Mr. Bishop Robinson
Secretary, Public Safety
300 East Joppa Road
Suite 1000
Towson, Maryland 21286
Re:
Order of the Secretary -- March 21, 1996
IGO #940464 -- Gerald Fuller -- #150-### -- ECI
Dear Mr. Robinson:
I have been furnished a copy of your "Order of the Secretary" in IGO #940464 dated March 21, 1996 through informal channels. As you might recall, the Order relates to an inmate's appeal to the Grievance Office that he be permitted "data diskettes" as part of his allowable property.
I have an interest in this case because I have been following this issue for years and I am in communication with many and several inmates also affected by the prevailing diskette doctrine. These inmates, to a one, proceed pro se and lack the assistance of an attorney. In addition, to obtain copies of the legal references cited in the Order for some is impossible and for others, would take many weeks through the LASI program. It goes without saying that none of these affected parties has the legal expertise and background to fully evaluate the cited caselaw.

Requirements:
1. From the letter about data diskettes, reproduce the part that opens with the words containing "I have an interest" and closes with "the cited caselaw.".
2. According to the letter about data diskettes, how did the writer receive a copy of the Order of the Secretary?
3. Check each statement against the letter about data diskettes and answer yes or no, quoting the words that decide it: (a) The inmates the writer is in communication with have attorneys assisting them. (b) The Order concerns an inmate's appeal to be allowed data diskettes as property. (c) The letter is addressed to an office in Towson, Maryland.

Dataset listing:
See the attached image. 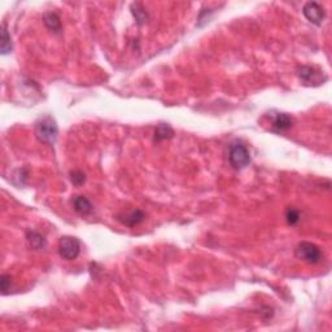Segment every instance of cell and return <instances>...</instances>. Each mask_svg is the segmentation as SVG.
Segmentation results:
<instances>
[{
    "instance_id": "cell-1",
    "label": "cell",
    "mask_w": 332,
    "mask_h": 332,
    "mask_svg": "<svg viewBox=\"0 0 332 332\" xmlns=\"http://www.w3.org/2000/svg\"><path fill=\"white\" fill-rule=\"evenodd\" d=\"M57 123L51 116H44L35 122V136L47 145H54L57 139Z\"/></svg>"
},
{
    "instance_id": "cell-2",
    "label": "cell",
    "mask_w": 332,
    "mask_h": 332,
    "mask_svg": "<svg viewBox=\"0 0 332 332\" xmlns=\"http://www.w3.org/2000/svg\"><path fill=\"white\" fill-rule=\"evenodd\" d=\"M295 256L298 260L306 263H311V265L319 263L323 258L322 251L315 244L309 243V241H301L300 244H297L295 249Z\"/></svg>"
},
{
    "instance_id": "cell-3",
    "label": "cell",
    "mask_w": 332,
    "mask_h": 332,
    "mask_svg": "<svg viewBox=\"0 0 332 332\" xmlns=\"http://www.w3.org/2000/svg\"><path fill=\"white\" fill-rule=\"evenodd\" d=\"M229 161L234 169H244L251 162V153H249V150L244 144L236 143V144H232L230 147Z\"/></svg>"
},
{
    "instance_id": "cell-4",
    "label": "cell",
    "mask_w": 332,
    "mask_h": 332,
    "mask_svg": "<svg viewBox=\"0 0 332 332\" xmlns=\"http://www.w3.org/2000/svg\"><path fill=\"white\" fill-rule=\"evenodd\" d=\"M81 241L74 236H63L59 240V254L64 260L73 261L79 256Z\"/></svg>"
},
{
    "instance_id": "cell-5",
    "label": "cell",
    "mask_w": 332,
    "mask_h": 332,
    "mask_svg": "<svg viewBox=\"0 0 332 332\" xmlns=\"http://www.w3.org/2000/svg\"><path fill=\"white\" fill-rule=\"evenodd\" d=\"M297 75L306 86H319L327 79L323 72L315 69L313 66H301L297 70Z\"/></svg>"
},
{
    "instance_id": "cell-6",
    "label": "cell",
    "mask_w": 332,
    "mask_h": 332,
    "mask_svg": "<svg viewBox=\"0 0 332 332\" xmlns=\"http://www.w3.org/2000/svg\"><path fill=\"white\" fill-rule=\"evenodd\" d=\"M302 13H304L307 21L311 22L315 26L322 25L324 17H326V12L323 10V7L315 3V2H309V3L305 4L304 8H302Z\"/></svg>"
},
{
    "instance_id": "cell-7",
    "label": "cell",
    "mask_w": 332,
    "mask_h": 332,
    "mask_svg": "<svg viewBox=\"0 0 332 332\" xmlns=\"http://www.w3.org/2000/svg\"><path fill=\"white\" fill-rule=\"evenodd\" d=\"M292 125H293V119L289 114L287 113H280L276 112L275 114L271 116V130L275 132H283L287 131L288 129H291Z\"/></svg>"
},
{
    "instance_id": "cell-8",
    "label": "cell",
    "mask_w": 332,
    "mask_h": 332,
    "mask_svg": "<svg viewBox=\"0 0 332 332\" xmlns=\"http://www.w3.org/2000/svg\"><path fill=\"white\" fill-rule=\"evenodd\" d=\"M118 220L127 227H135V226L140 225L143 221L145 220V214L139 209H135L130 213H126L123 216H118Z\"/></svg>"
},
{
    "instance_id": "cell-9",
    "label": "cell",
    "mask_w": 332,
    "mask_h": 332,
    "mask_svg": "<svg viewBox=\"0 0 332 332\" xmlns=\"http://www.w3.org/2000/svg\"><path fill=\"white\" fill-rule=\"evenodd\" d=\"M73 207H74V210L79 216L86 217L88 214H91L92 212V204L90 203L87 198L85 196H75L74 199L72 200Z\"/></svg>"
},
{
    "instance_id": "cell-10",
    "label": "cell",
    "mask_w": 332,
    "mask_h": 332,
    "mask_svg": "<svg viewBox=\"0 0 332 332\" xmlns=\"http://www.w3.org/2000/svg\"><path fill=\"white\" fill-rule=\"evenodd\" d=\"M43 24L46 25V28L48 30H51L52 33H61V20H60L59 15L55 12H47L43 15Z\"/></svg>"
},
{
    "instance_id": "cell-11",
    "label": "cell",
    "mask_w": 332,
    "mask_h": 332,
    "mask_svg": "<svg viewBox=\"0 0 332 332\" xmlns=\"http://www.w3.org/2000/svg\"><path fill=\"white\" fill-rule=\"evenodd\" d=\"M26 240H28L29 245L35 249V251H41V249H44L46 248V239L41 235V234H38L35 231H28L26 232Z\"/></svg>"
},
{
    "instance_id": "cell-12",
    "label": "cell",
    "mask_w": 332,
    "mask_h": 332,
    "mask_svg": "<svg viewBox=\"0 0 332 332\" xmlns=\"http://www.w3.org/2000/svg\"><path fill=\"white\" fill-rule=\"evenodd\" d=\"M174 136V130L168 123H160L154 130V141H162L172 139Z\"/></svg>"
},
{
    "instance_id": "cell-13",
    "label": "cell",
    "mask_w": 332,
    "mask_h": 332,
    "mask_svg": "<svg viewBox=\"0 0 332 332\" xmlns=\"http://www.w3.org/2000/svg\"><path fill=\"white\" fill-rule=\"evenodd\" d=\"M131 13H132V16L135 17V20H136V24H138L139 26L144 25L145 22L148 21V13L145 12V10L140 6V4H138V3L132 4Z\"/></svg>"
},
{
    "instance_id": "cell-14",
    "label": "cell",
    "mask_w": 332,
    "mask_h": 332,
    "mask_svg": "<svg viewBox=\"0 0 332 332\" xmlns=\"http://www.w3.org/2000/svg\"><path fill=\"white\" fill-rule=\"evenodd\" d=\"M0 48H2V54L7 55L10 54L12 51V39H11V35L7 30V26L3 25L2 29V44H0Z\"/></svg>"
},
{
    "instance_id": "cell-15",
    "label": "cell",
    "mask_w": 332,
    "mask_h": 332,
    "mask_svg": "<svg viewBox=\"0 0 332 332\" xmlns=\"http://www.w3.org/2000/svg\"><path fill=\"white\" fill-rule=\"evenodd\" d=\"M70 182L77 187H79L86 182V174L81 170H73V172H70Z\"/></svg>"
},
{
    "instance_id": "cell-16",
    "label": "cell",
    "mask_w": 332,
    "mask_h": 332,
    "mask_svg": "<svg viewBox=\"0 0 332 332\" xmlns=\"http://www.w3.org/2000/svg\"><path fill=\"white\" fill-rule=\"evenodd\" d=\"M285 220H287L288 225H297L298 221H300V213H298V210L295 209V208H288L287 212H285Z\"/></svg>"
},
{
    "instance_id": "cell-17",
    "label": "cell",
    "mask_w": 332,
    "mask_h": 332,
    "mask_svg": "<svg viewBox=\"0 0 332 332\" xmlns=\"http://www.w3.org/2000/svg\"><path fill=\"white\" fill-rule=\"evenodd\" d=\"M11 284H12V279H11L10 275L3 274V275L0 276V287H2L3 295H7V293H8V291L11 289Z\"/></svg>"
}]
</instances>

Solutions for each task:
1.
I have an interest in this case because I have been following this issue for years and I am in communication with many and several inmates also affected by the prevailing diskette doctrine. These inmates, to a one, proceed pro se and lack the assistance of an attorney. In addition, to obtain copies of the legal references cited in the Order for some is impossible and for others, would take many weeks through the LASI program. It goes without saying that none of these affected parties has the legal expertise and background to fully evaluate the cited caselaw.

2. Through informal channels.

3.
(a) No: "These inmates, to a one, proceed pro se and lack the assistance of an attorney."
(b) Yes: "the Order relates to an inmate's appeal to the Grievance Office that he be permitted "data diskettes" as part of his allowable property."
(c) Yes: "Towson, Maryland 21286"